The groundwork has been laid in three EEC provinces. More importantly, potential investors from Japan, Europe and China have expressed serious interest in the EEC programme. They are awaiting the outcome of the March 24 general election and whatever implications it might hold for the future of this massive investment scheme. The programme’s economic prospects are good, but the crucial political component will remain uncertain until the new government is formed.
Due to the EEC plan’s long-term strategic significance, the next government will face an uphill battle in attracting further foreign investment amid unprecedented and disruptive technological changes. Thailand has reaped substantial benefit from the last round of major investment in the industrial sector, marked by the launch of the Eastern Seaboard programme more than three decades ago. But unless the country ushers in a fresh and comparable mega-investment programme to draw in new investors and cultivate more projects, it will no longer be competitive against the rapid development underway in Vietnam and other emerging economies.
Japan, which remains the largest foreign investor in Thailand, has for example adopted the “Thailand-plus” investment strategy for all of Southeast Asia, in which it aims to connect its sprawling investment and manufacturing assets here with new projects in neighbouring countries, especially in Cambodia, Laos, Myanmar and Vietnam (CLMV).

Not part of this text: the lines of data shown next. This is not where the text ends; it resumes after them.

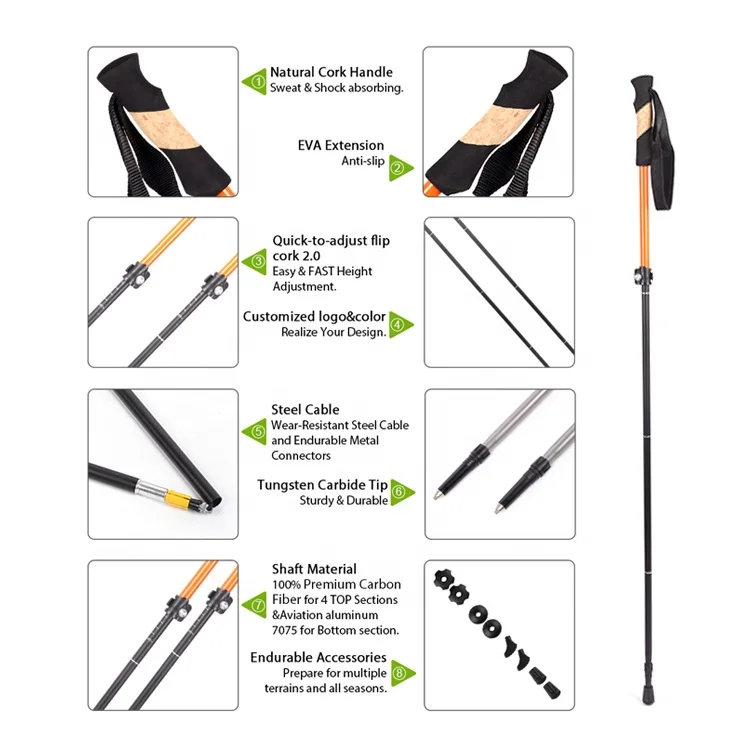 ① Natural Cork Handle
Sweat & Shock absorbing.

EVA Extension
Anti-slip ②

③ Quick-to-adjust flip cork 2.0
Easy & FAST Height Adjustment.

Customized logo&color
Realize Your Design. ④

⑤ Steel Cable
Wear-Resistant Steel Cable and Endurable Metal Connectors

Tungsten Carbide Tip
Sturdy & Durable ⑥

⑦ Shaft Material
100% Premium Carbon Fiber for 4 TOP Sections &Aviation aluminum 7075 for Bottom section.

Endurable Accessories
Prepare for multiple terrains and all seasons. ⑧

Chinese conglomerates such as e-commerce giant Alibaba are also keen to use Thailand’s EEC programme and its advantageous location as a springboard to tap the CLMV markets. For European conglomerates such as Airbus, the EEC scheme is suitable for servicing the fast-growing regional aviation industry. All these foreign investors along with their Thai counterparts are hoping simply that the election goes smoothly and Thailand returns to the democratic path with the level of political stability essential to supporting another round of private investment projects.
In the end, the Thai economy needs fresh foreign and domestic capital to finance the new generation of industries and businesses that take advantage of new technologies. This will be crucial if GDP is to be sustained in the 4-5-per-cent per-annum range over a decade or two, amid worries about accommodating an ageing population and rising competitive challenges from emerging economies.
To demonstrate such confidence, the country’s political landscape must be conducive to investors’ aims and ambitions. If the election results are not acceptable and politics remains unstable, we would have to brace for another round of disaster.